## begin Records shown

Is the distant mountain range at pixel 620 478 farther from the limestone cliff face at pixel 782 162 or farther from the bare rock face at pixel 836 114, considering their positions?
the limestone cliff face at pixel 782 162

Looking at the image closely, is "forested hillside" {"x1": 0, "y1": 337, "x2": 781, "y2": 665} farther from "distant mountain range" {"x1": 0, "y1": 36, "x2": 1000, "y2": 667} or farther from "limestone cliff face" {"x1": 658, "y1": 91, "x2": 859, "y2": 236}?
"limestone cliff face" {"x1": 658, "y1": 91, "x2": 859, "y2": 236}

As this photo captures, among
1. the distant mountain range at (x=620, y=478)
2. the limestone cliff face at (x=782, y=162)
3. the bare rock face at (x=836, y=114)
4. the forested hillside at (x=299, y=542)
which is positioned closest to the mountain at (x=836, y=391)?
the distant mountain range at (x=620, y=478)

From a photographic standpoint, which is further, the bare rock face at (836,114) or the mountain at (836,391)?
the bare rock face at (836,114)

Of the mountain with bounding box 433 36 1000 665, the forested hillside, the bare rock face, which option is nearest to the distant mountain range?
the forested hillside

## end Records shown

Render the lines from the one containing "Of the mountain" through the end of the records, inclusive, as a numbered list, omitting any blank lines.

• [Completed task]
1. Of the mountain with bounding box 433 36 1000 665, the forested hillside, the bare rock face, which option is nearest to the distant mountain range?
2. the forested hillside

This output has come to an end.